>>>>> G?bor Cs?rdi
>>>>> on Wed, 22 Jan 2020 22:56:17 +0000 writes:
> Hi All,
> I think there is a memory error in the libcurl connection code that
> typically happens when libcurl reads big chunks of data. This
> potentially affects all code that use url() with the libcurl download
> method, which is the default in most builds. In practice it tends to
> happen more with HTTP/2 and if the connection is wrapped into a
> gzcon(). macOS Catalina has a libcurl build with HTTP/2 error, so many
> users that upgraded macOS are starting to see this.
> The workaround is to avoid using url(), if you can. If you need an
> HTTP stream, you can use curl::curl(), which is a drop-in replacement.

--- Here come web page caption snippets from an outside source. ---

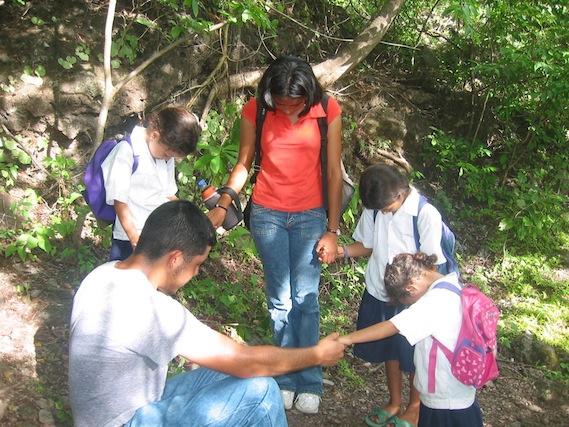 jason_and_ruth_praying_with_children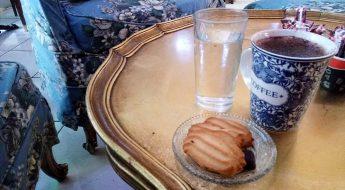 Some coffee and cookies on a golden table at Kekkos cafe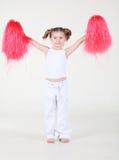 Mała dziewczynka chwyty w nastroszonych ręka pomponach Zdjęcie Royalty Free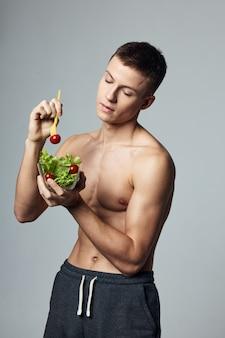 Atletische man met een gepompt lichaam plaat salade groenten gezonde voeding levensstijl. hoge kwaliteit foto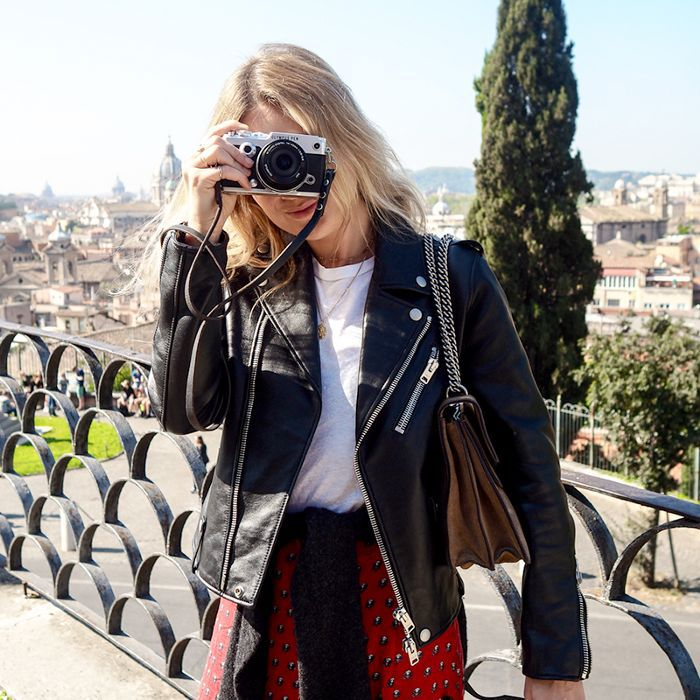 a woman taking a picture with a camera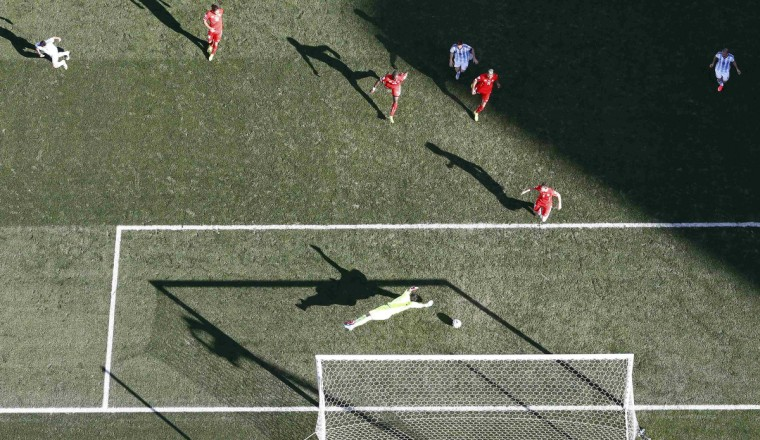 Switzerland's goalkeeper Diego Benaglio fails to save a goal by Argentina's Angel Di Maria (L) during extra time in their 2014 World Cup round of 16 game at the Corinthians arena in Sao Paulo July 1, 2014. (Pawel Kopczynski/Reuters)
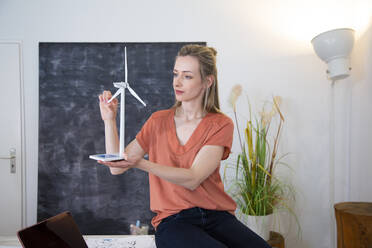 Woman in office holding wind turbine model - FKF03816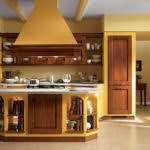 Kitchen Yellow - kitchen yellow cabinets in the kitchen with a refrigerator and a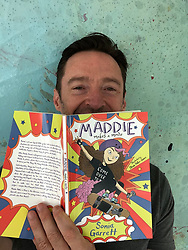 """Hugh Jackman releases a photo on Twitter with the following caption: """"""""Proud of my sister - who now adds author to her resume! Congrats Sonia Garrett on the debut of """"Maddie Makes A Movie"""". Great read ... especially for young adults. #maddiemakesamovie #reading"""""""". Photo Credit: Twitter *** No USA Distribution *** For Editorial Use Only *** Not to be Published in Books or Photo Books ***  Please note: Fees charged by the agency are for the agency's services only, and do not, nor are they intended to, convey to the user any ownership of Copyright or License in the material. The agency does not claim any ownership including but not limited to Copyright or License in the attached material. By publishing this material you expressly agree to indemnify and to hold the agency and its directors, shareholders and employees harmless from any loss, claims, damages, demands, expenses (including legal fees), or any causes of action or allegation against the agency arising out of or connected in any way with publication of the material."""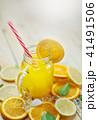 Glass of Orange Juice Leaves Citrus Ice Sea Shells 41491506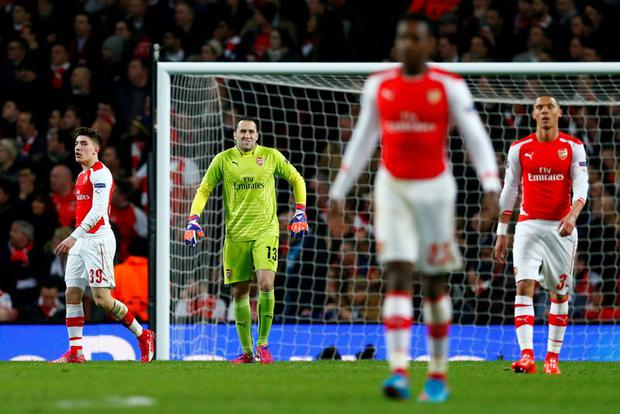 Football - Arsenal v AS Monaco - UEFA Champions League Second Round First Leg - Emirates Stadium, London, England - 25/2/15 Arsenal's David Ospina, Kieran Gibbs and Hector Bellerin look dejected with team mates Reuters / Eddie Keogh Livepic EDITORIAL USE ONLY.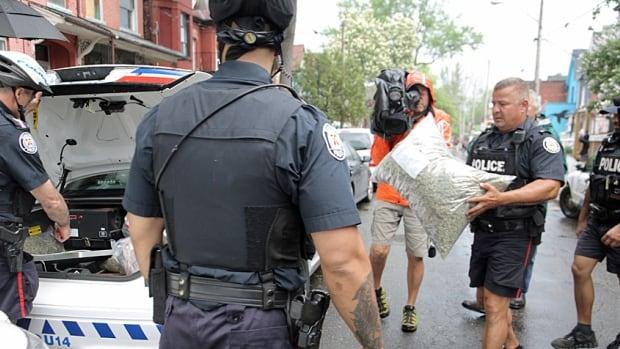 A Toronto marijuana dispensary is raided by police last May.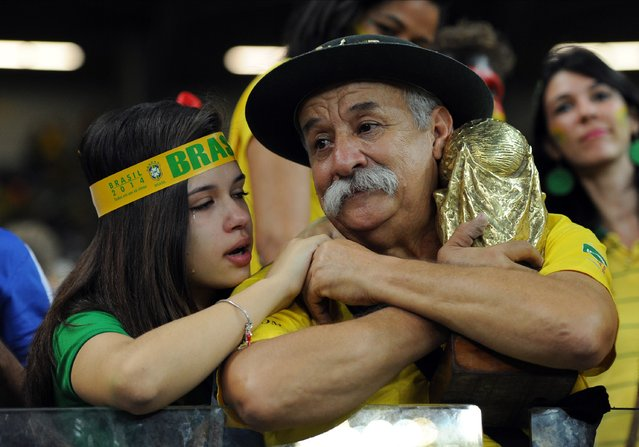 Brazil fans look dejected following the 2014 FIFA World Cup Brazil Semi Final match between Brazil and Germany at Estadio Mineirao on July 08, 2014 in Belo Horizonte, Brazil. (Photo by Chris Brunskill Ltd/Getty Images)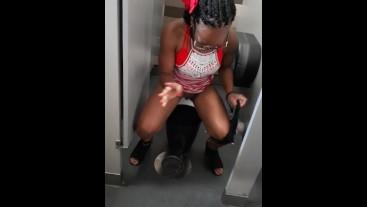 Peeing in public bathroom trash can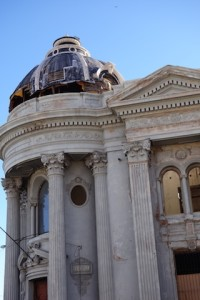 Guaymas 1900s era bank building columns, cornices and dome, in disrepair.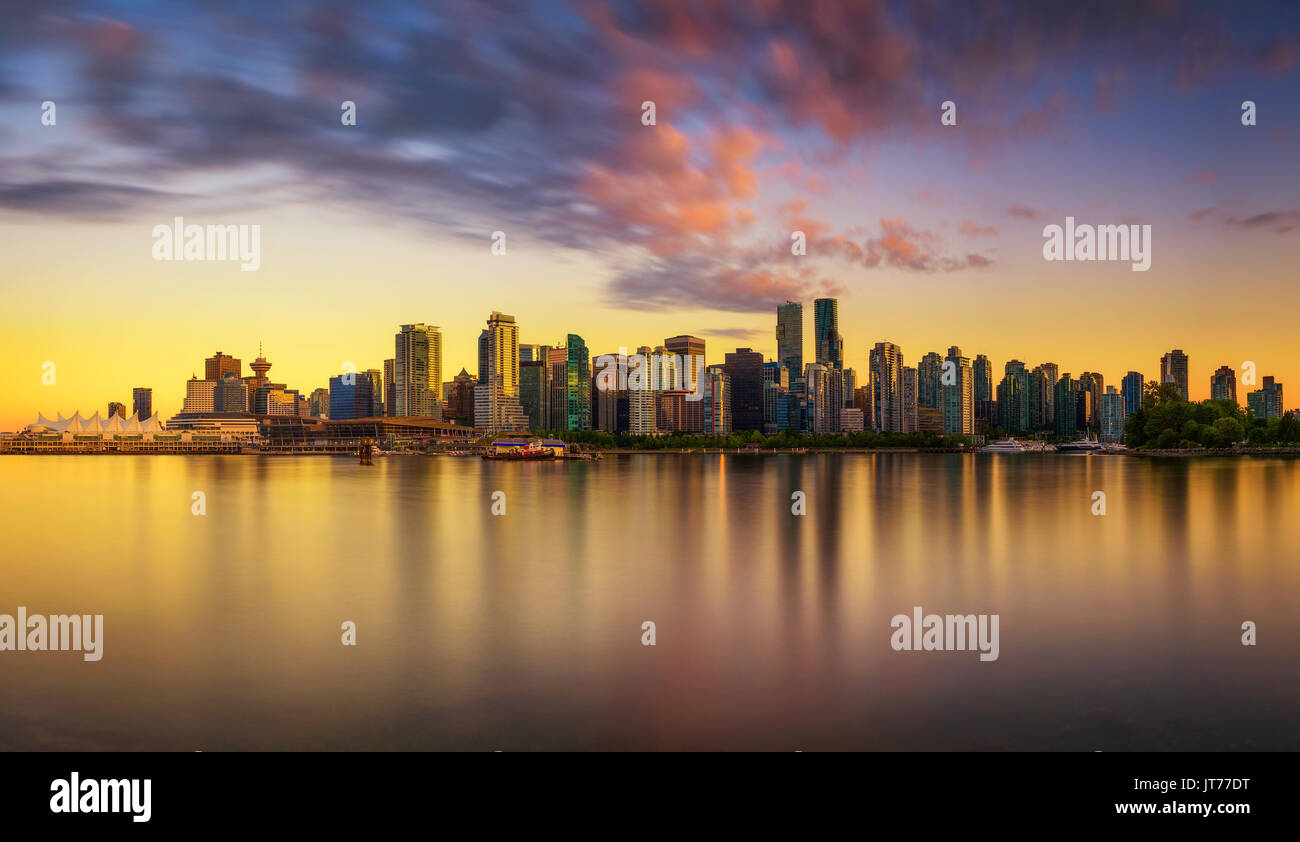 Sunset skyline of Vancouver downtown as seen from Stanley Park, British Columbia, Canada . Long exposure. - Stock Image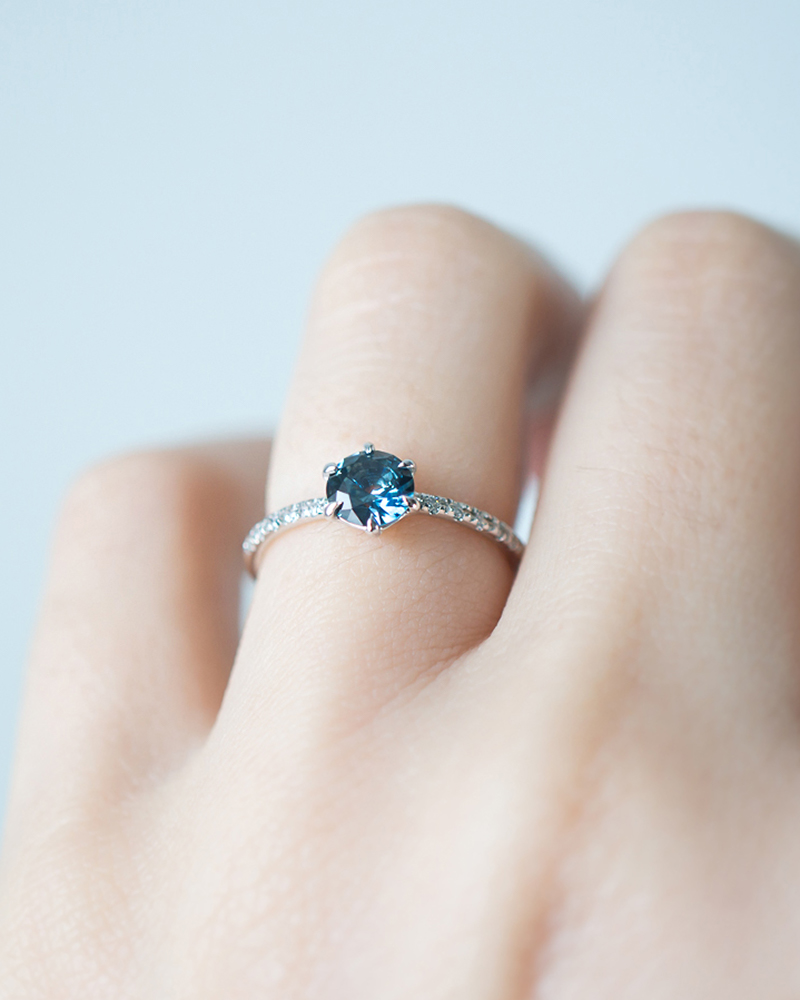 The sparkling deep blue Montana Sapphire gemstone in this ring was lovingly handcut in America by our favorite Husband and Wife gem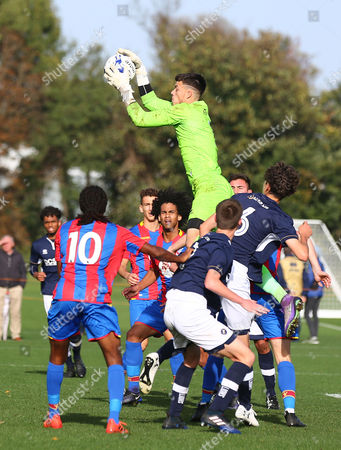 Sam Jackson of Millwall U18 saves the high ball during the U18 Professional Development League match between Millwall Academy v Crystal Palace Academy on October 21st 2017 at Millwall Training Ground, Bromley, England (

> To reproduce, the easiest is a libcurl build that has HTTP/2 support
> and a server with HTTP/2 as well, e.g. the cloud mirror:
> ------------------------------------------------
> ~ # R --slave -e 'options(internet.info = 0); foo <-
>
readRDS(gzcon(url("https://cran.rstudio.com/src/contrib/Meta/archive.rds")))'
> * Trying 13.33.54.118:443...
> * TCP_NODELAY set
> * Connected to cran.rstudio.com (13.33.54.118) port 443 (#0)
> * ALPN, offering h2
> * ALPN, offering http/1.1
> * successfully set certificate verify locations:
> * CAfile: /etc/ssl/certs/ca-certificates.crt
> CApath: none
> * SSL connection using TLSv1.2 / ECDHE-RSA-AES128-GCM-SHA256
> * ALPN, server accepted to use h2
> * Server certificate:
> * subject: CN=cran.rstudio.com
> * start date: Jul 24 00:00:00 2019 GMT
> * expire date: Aug 24 12:00:00 2020 GMT
> * subjectAltName: host "cran.rstudio.com" matched cert's
"cran.rstudio.com"
> * issuer: C=US; O=Amazon; OU=Server CA 1B; CN=Amazon
> * SSL certificate verify ok.
> * Using HTTP2, server supports multi-use
> * Connection state changed (HTTP/2 confirmed)
> * Copying HTTP/2 data in stream buffer to connection buffer after
upgrade: len=0
> * Using Stream ID: 1 (easy handle 0x56303c2910e0)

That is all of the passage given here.